In a bizarre twist on mangling the meaning of writing a book — “author” Philip Parker now claims “writing” over 200,000 books — using computers as a co-author and Amazon’s BookSurge.com Vanity Press as his publisher.


The New York Times details what feels like a disingenuous writing scam — or at least a very tenuous form of modified plagiarism for profit:

But these are not conventional books, and it is perhaps more
accurate to call Mr. Parker a compiler than an author. Mr. Parker, who
is also the chaired professor of management science at Insead (a
business school with campuses in Fontainebleau, France, and Singapore),
has developed computer algorithms that collect publicly available
information on a subject — broad or obscure — and, aided by his 60 to
70 computers and six or seven programmers, he turns the results into
books in a range of genres, many of them in the range of 150 pages and
printed only when a customer buys one.

If this sounds like cheating to the layman’s ear, it does not to Mr.
Parker, who holds some provocative — and apparently profitable — ideas
on what constitutes a book.

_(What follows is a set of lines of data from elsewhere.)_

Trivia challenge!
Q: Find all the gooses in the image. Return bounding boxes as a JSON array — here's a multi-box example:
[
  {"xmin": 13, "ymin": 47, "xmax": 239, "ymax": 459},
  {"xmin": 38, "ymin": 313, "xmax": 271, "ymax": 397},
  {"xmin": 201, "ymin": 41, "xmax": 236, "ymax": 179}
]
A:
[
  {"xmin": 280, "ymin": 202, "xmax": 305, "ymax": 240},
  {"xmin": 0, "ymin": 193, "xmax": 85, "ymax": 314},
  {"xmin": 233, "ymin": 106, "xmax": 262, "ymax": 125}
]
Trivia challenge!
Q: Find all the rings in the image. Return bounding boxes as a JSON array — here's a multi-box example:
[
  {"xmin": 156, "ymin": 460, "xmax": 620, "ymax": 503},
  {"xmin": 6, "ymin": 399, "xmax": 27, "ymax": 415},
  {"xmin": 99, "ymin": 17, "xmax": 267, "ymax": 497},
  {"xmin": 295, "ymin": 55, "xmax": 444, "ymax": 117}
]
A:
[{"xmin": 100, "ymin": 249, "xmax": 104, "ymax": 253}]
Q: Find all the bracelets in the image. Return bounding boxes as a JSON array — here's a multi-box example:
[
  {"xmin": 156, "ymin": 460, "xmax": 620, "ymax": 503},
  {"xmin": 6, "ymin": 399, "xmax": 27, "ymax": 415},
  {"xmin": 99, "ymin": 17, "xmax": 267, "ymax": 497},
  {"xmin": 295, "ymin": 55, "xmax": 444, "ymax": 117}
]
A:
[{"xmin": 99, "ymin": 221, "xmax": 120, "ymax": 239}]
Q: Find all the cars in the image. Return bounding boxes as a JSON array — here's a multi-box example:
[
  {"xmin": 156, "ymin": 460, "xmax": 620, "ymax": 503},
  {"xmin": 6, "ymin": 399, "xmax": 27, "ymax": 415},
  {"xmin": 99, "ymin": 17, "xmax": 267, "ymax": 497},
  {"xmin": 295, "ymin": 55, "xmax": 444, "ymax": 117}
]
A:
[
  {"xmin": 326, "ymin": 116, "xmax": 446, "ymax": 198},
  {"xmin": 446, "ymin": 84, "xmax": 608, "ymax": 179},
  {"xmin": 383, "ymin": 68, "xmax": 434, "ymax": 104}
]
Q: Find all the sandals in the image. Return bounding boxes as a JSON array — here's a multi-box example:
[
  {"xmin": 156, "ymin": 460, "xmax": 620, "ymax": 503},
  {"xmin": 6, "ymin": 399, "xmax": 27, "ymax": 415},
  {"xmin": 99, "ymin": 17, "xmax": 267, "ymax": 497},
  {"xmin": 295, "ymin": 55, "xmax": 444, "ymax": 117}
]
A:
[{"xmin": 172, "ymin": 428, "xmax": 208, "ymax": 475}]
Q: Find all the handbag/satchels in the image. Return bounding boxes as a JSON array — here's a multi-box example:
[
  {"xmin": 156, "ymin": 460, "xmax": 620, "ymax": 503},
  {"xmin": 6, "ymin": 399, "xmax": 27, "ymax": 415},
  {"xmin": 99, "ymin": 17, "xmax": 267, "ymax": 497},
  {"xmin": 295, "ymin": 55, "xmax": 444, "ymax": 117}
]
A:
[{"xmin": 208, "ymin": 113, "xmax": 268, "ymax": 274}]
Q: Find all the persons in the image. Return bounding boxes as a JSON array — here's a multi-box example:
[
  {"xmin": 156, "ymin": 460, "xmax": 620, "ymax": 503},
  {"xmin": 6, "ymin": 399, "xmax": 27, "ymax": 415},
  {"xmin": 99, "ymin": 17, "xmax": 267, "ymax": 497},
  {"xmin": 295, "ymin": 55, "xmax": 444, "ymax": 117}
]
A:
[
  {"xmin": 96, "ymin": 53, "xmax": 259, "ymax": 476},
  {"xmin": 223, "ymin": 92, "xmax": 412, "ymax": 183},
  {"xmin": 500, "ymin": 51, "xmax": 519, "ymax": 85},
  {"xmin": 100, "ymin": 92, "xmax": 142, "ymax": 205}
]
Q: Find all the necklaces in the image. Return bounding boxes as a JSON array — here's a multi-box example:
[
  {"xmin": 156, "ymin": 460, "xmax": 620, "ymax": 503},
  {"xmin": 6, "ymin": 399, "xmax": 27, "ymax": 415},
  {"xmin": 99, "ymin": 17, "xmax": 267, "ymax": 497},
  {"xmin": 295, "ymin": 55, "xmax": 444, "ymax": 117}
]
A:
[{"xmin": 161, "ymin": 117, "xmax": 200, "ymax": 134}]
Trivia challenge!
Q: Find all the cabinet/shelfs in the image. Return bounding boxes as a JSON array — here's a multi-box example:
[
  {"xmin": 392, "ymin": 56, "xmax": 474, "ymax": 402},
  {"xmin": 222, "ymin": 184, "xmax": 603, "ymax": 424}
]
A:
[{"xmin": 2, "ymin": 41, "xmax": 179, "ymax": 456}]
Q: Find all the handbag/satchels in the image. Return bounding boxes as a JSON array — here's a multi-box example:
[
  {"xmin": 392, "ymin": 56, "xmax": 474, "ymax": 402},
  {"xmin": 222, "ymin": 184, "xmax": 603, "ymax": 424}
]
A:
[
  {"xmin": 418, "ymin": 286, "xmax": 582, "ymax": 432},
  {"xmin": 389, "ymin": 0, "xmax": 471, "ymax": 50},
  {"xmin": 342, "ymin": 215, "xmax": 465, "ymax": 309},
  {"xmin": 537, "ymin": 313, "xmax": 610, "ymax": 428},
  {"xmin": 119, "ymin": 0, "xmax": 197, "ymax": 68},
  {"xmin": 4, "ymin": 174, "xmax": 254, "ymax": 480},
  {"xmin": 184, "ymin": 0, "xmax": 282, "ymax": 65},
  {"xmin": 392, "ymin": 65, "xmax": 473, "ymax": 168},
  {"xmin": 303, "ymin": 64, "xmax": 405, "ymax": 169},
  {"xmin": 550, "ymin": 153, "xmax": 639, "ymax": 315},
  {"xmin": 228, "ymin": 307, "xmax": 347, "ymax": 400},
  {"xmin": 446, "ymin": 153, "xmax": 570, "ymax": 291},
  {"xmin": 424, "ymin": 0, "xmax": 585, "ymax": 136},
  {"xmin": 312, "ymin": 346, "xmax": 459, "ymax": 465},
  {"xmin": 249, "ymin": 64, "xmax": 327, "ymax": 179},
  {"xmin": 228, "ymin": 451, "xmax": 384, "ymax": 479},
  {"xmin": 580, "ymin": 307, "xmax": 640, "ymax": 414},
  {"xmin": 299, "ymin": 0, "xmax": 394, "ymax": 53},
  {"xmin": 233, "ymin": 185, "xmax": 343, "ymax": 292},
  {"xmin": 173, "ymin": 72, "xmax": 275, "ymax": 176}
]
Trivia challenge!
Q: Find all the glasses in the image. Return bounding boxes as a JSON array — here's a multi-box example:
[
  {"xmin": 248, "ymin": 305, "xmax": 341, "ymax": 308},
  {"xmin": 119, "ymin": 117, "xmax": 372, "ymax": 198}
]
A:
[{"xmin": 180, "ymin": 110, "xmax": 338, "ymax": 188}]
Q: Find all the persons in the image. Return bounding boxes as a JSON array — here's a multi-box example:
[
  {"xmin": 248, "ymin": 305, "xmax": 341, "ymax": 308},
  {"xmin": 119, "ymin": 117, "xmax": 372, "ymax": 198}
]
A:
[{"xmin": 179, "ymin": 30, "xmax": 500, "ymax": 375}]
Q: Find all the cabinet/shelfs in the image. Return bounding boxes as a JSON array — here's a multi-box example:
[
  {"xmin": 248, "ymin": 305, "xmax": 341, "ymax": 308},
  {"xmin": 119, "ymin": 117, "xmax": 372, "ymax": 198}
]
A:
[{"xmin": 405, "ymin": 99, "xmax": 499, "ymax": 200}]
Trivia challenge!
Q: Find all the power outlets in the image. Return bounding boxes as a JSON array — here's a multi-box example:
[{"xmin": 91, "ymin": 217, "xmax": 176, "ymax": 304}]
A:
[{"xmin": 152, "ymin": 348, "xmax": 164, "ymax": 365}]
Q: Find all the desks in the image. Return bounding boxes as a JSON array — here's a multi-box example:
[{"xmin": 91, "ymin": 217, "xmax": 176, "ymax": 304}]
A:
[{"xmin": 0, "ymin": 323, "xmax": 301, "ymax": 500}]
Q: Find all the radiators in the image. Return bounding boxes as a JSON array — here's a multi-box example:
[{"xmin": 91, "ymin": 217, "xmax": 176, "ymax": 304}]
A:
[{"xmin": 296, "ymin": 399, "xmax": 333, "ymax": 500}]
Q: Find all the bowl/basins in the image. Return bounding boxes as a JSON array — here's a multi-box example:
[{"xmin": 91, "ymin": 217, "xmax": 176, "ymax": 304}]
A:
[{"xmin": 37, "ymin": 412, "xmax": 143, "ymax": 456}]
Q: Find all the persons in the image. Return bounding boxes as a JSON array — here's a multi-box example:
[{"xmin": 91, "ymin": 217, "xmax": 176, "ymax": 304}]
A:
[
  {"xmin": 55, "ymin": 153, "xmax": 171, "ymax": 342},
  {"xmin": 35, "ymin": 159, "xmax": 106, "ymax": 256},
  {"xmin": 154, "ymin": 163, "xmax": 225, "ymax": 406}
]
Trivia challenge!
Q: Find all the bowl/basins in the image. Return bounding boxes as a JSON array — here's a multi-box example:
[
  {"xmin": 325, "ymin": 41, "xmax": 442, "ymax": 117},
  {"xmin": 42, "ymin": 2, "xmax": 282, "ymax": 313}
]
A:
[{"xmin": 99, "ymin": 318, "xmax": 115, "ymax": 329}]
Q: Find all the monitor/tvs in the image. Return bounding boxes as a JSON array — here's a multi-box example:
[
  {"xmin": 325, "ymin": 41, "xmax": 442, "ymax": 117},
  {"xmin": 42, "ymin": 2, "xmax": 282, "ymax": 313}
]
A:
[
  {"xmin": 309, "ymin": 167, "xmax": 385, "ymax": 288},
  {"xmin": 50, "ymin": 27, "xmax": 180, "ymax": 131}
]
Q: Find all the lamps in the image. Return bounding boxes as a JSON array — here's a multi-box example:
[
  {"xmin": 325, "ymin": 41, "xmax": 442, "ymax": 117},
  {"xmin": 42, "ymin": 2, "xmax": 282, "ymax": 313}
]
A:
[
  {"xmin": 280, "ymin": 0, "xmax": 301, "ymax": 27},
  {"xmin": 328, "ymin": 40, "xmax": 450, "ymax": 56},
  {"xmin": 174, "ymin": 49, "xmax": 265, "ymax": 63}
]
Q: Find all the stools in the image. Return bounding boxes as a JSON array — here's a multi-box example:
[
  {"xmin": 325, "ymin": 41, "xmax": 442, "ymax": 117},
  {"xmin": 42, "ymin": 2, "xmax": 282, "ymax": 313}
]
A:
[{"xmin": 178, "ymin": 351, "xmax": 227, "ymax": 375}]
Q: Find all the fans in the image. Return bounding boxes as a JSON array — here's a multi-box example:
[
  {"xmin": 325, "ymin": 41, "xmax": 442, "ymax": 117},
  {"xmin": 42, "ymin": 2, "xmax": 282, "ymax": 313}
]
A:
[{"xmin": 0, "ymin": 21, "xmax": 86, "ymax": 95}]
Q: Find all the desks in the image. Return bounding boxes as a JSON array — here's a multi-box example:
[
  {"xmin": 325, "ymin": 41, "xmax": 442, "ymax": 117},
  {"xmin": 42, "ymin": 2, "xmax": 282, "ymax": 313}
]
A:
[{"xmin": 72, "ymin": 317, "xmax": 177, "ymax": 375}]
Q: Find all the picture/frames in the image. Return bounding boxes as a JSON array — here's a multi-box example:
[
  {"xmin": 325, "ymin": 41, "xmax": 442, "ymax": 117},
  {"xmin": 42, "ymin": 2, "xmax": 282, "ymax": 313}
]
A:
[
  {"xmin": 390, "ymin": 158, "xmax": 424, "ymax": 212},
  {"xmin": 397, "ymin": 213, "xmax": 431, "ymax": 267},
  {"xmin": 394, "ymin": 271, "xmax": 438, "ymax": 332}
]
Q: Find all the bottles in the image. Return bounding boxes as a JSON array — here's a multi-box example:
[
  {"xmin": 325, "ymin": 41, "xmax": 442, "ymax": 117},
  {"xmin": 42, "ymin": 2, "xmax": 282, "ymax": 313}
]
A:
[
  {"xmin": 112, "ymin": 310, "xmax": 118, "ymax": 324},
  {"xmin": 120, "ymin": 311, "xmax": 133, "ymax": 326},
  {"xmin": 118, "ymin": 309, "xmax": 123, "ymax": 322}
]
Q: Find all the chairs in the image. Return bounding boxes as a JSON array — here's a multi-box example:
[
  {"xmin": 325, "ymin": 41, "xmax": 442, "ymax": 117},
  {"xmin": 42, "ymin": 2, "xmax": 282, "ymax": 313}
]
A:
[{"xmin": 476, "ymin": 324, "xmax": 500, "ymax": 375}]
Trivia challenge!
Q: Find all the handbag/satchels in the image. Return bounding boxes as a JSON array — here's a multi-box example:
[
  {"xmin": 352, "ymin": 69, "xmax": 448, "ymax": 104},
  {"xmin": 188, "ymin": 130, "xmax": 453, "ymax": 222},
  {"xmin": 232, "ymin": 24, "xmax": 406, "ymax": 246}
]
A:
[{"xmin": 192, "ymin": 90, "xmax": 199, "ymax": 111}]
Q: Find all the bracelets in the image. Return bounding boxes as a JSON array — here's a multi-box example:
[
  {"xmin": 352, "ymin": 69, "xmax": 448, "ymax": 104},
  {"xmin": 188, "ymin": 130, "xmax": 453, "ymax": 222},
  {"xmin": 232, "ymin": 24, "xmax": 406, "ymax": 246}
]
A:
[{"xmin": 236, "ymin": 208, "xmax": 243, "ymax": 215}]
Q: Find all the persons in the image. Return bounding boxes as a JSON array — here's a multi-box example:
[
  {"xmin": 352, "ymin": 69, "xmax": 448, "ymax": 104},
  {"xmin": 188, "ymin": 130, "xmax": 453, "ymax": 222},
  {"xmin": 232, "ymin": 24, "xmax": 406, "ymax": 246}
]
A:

While the most popular of his books may
sell hundreds of copies, he said, many have sales in the dozens, often
to medical libraries collecting nearly everything he produces. He has
extended his technique to crossword puzzles, rudimentary poetry and
even to scripts for animated game shows.

Is this real writing? 

Or is this just an editorial compilation — by computer and not the human mind — of already published assets on the internet?

Does this sort of writing and publishing violate Copyright?

How can any author claim to have written 200,000 books and not be laughed off the planet as a lunatic or a liar?

If this sort of thing is the future of publishing — re-publishing the public work of others — then write me out of the next iteration of plagiarism-as-creativity.